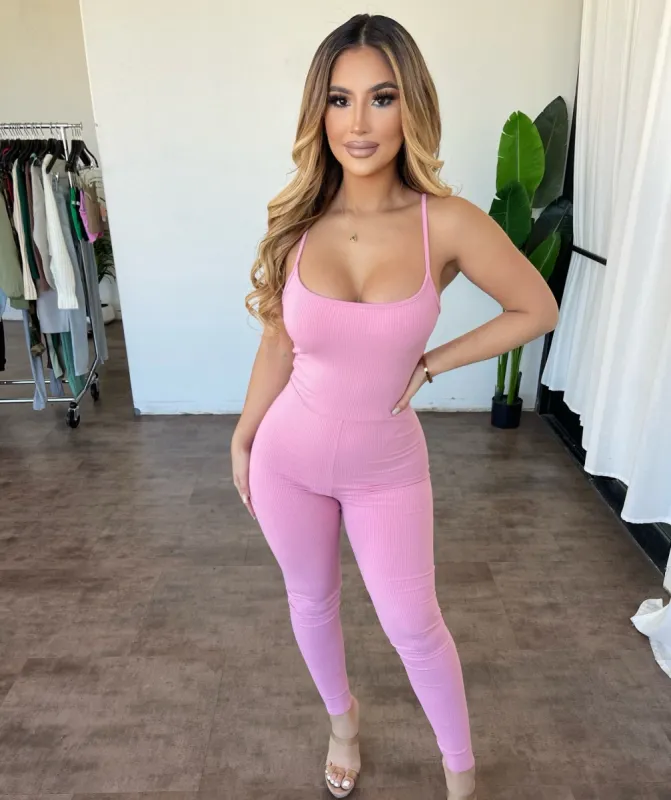 Fran Rib Jumpsuit(Sea Pink) sold by OOTDFash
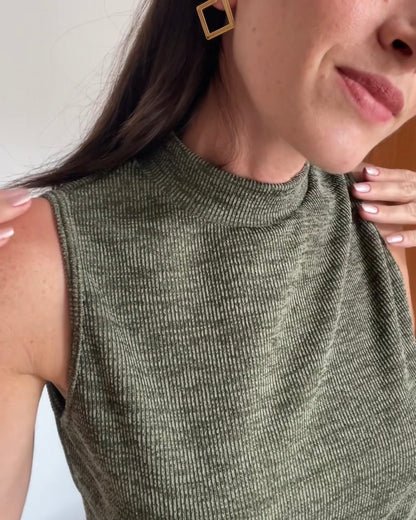 Blusa Regata Malha Mescla Plié Militar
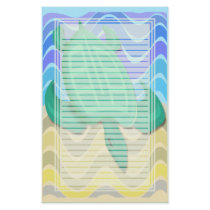 Turtle On Beach Lined Stationery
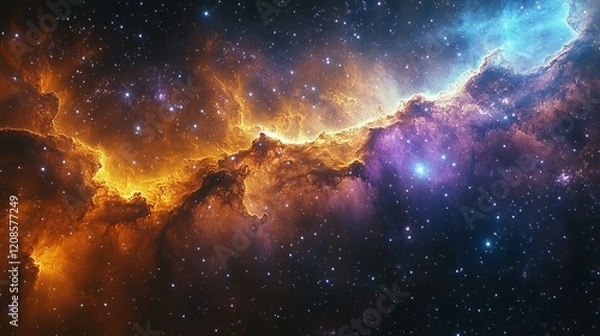 Fototapeta A nebula that appears as a glowing jellyfish, with long, illuminated tendrils stretching across the galaxy. 391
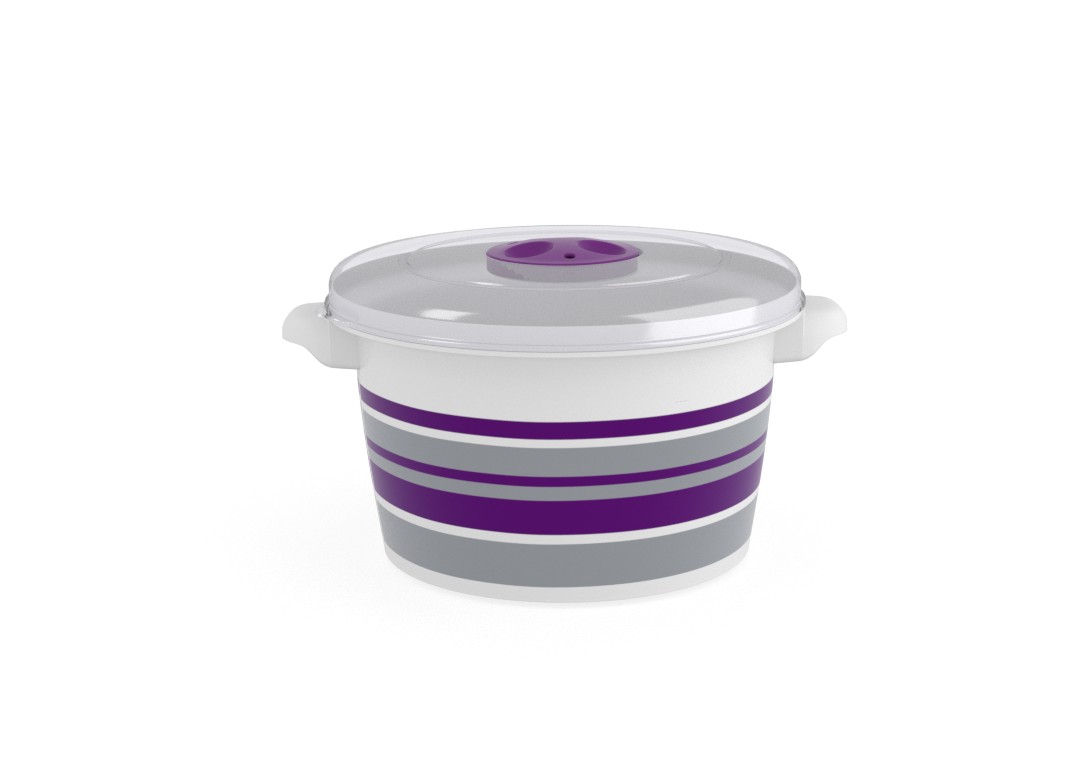 Decorative Microwave Pot 1.5L 1598 Stripes and Steam Release Valve Purple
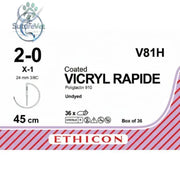 Ethicon VICRYL RAPIDE Polyglactin 910 Braided Rapidly Absorbable Surgical Suture – USP 2-0 45 cm Undyed Single-Armed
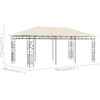 Pavėsinė su tinkleliu nuo uodų, kreminės spalvos, 6x3x2,73m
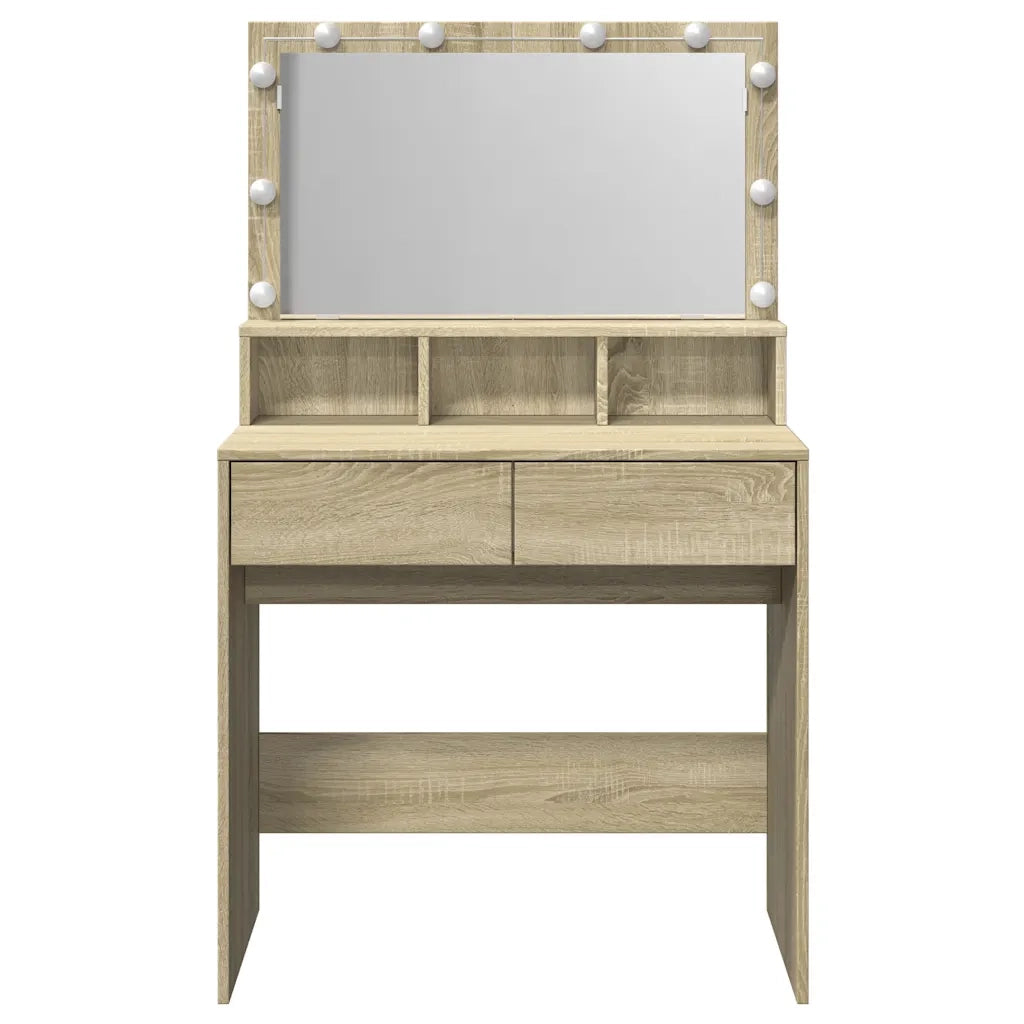 Toeletta | Tavolo da Trucco con LED Rovere Sonoma 80x41x134,5 cm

**Problem to work on**
From the entries above, output every line exactly and omit any image.

**Exercise output**
 Fran Rib Jumpsuit(Sea Pink) sold by OOTDFash
 Blusa Regata Malha Mescla Plié Militar
 Turtle On Beach Lined Stationery
 Fototapeta A nebula that appears as a glowing jellyfish, with long, illuminated tendrils stretching across the galaxy. 391
 Decorative Microwave Pot 1.5L 1598 Stripes and Steam Release Valve Purple
 Ethicon VICRYL RAPIDE Polyglactin 910 Braided Rapidly Absorbable Surgical Suture – USP 2-0 45 cm Undyed Single-Armed
 Pavėsinė su tinkleliu nuo uodų, kreminės spalvos, 6x3x2,73m
 Toeletta | Tavolo da Trucco con LED Rovere Sonoma 80x41x134,5 cm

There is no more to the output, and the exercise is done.